Cabul Ataque suicida contra escola deixa 37 mortos no Afeganistão Outras 40 ficaram feridas, a maioria estudantes

Por: AFP - Agence France-Presse

Publicado em: 15/08/2018 14:43 Atualizado em: 15/08/2018 16:54

Desta vez os talibãs negaram o seu envolvimento. Foto: AFP (Foto: AFP)
Desta vez os talibãs negaram o seu envolvimento. Foto: AFP
Ao menos 37 pessoas, a maioria delas estudantes, morreram nesta quarta-feira (15) em um ataque suicida em um centro educacional de um bairro xiita do oeste de Cabul, informaram as autoridades, no último atentado na capital do Afeganistão.

Uma dúzia de ambulâncias foram para o colégio Mawoud, onde estudantes e familiares descreveram como retiraram as vítimas dos escombros de uma sala de aula que estava cheia de adolescentes que se preparavam para ir à universidade.

"Por volta das 16h00, um suicida que estava com explosivos presos ao corpo os detonou dentro do centro educacional Mawud", assinalou o porta-voz da polícia, Hashmat Stanikzai.

Na explosão "morreram 37 pessoas e mais de 40 ficaram feridas", acrescentou o porta-voz da polícia após afirmar que "a maioria absoluta" das vítima são estudantes.

E advertiu que o balanço ainda pode aumentar. Outras autoridades disseram que havia 48 mortos e forneceram cifras mais altas de feridos. Por enquanto não está claro como havia tantos estudantes neste colégio no momento do ataque.

Uma testemunha, o estudante Ali Ahmad, declarou que havia até 100 estudantes no recinto quando o agressor entrou. No entanto, as autoridades não confirmaram este número.

"Meu irmão ficou ferido, possivelmente morto, porque não respirava quando tirei seu corpo ensanguentado da sala em chamas", declarou um homem, que se identificou como Assadulah.

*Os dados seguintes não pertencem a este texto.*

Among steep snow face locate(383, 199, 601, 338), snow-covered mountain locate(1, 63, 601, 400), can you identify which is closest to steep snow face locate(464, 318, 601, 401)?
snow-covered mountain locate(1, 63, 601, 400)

Ele estava perto quando ouviu a explosão e saiu correndo para o colégio, declarou à AFP.

Seu irmão, Nusratulah, tinha 17 anos, disse soluçando ao telefone. "Era um rapaz inteligente e muito enérgico, o melhor de sua turma", contou Assadulah. "Agora (...) não estou certo de que ele vá sobreviver".

Por enquanto não foi reivindicado o ataque, que foi condenado imediatamente pelo presidente Ashraf Ghani em um comunicado.

Tanto os talibãs como o grupo extremista Estado Islâmico (EI) reivindicaram muitos atentados na capital e no leste do país durante os últimos meses. Contudo, desta vez os talibãs rapidamente negaram o seu envolvimento.

Conflito no limite
 
O ataque traz à tona o alto preço que os cidadãos afegãos estão pagando neste conflito complexo, enquanto o país vive uma recente piora da violência insurgente, que inclui um ataque maciço e de vários dias realizado pelos talibãs na cidade de Ghazni.

As forças afegãs parecem ter finalmente expulsado os combatentes talibãs da capital estratégica da província nesta quarta-feira, enquanto comerciantes e moradores voltavam cautelosamente às ruas após dias de intensos combates terrestres e ataques aéreos americanos.

As forças de segurança patrulhavam o centro da cidade, onde não viram militantes, mas constataram os destroços deixados pelos combates iniciados na quinta-feira à noite e que parecem ter terminado.

Não obstante, os analistas disseram que os talibãs conseguiram uma vitória militar e psicológica contra Cabul em Ghazni, demostrando que têm a força necessária para atacar uma cidade estrategicamente vital perto da capital e permanecer entrincheirados ali por vários dias.

A queda de uma base do norte esta semana, com ao menos 17 soldados mortos, foi outro golpe para as forças de segurança afegãs, que sofreram muitas baixas.

"O que vimos nos últimos dias é um microcosmos da guerra no Afeganistão; tropas afegãs superadas, combatentes talibãs arrebatados e forças americanas que eventualmente entram para ajudar a retirar os afegãos", disse à AFP o analista Michael Kugelman do Centro Wilson em Washington.

"O que está claro é que quase quatro anos depois que as forças de segurança afegãs ficaram responsáveis pelas operações militares da guerra, infelizmente ainda não estão preparadas para a tarefa, apesar das verdadeiras melhorias em suas capacidades nos últimos anos", concluiu o analista.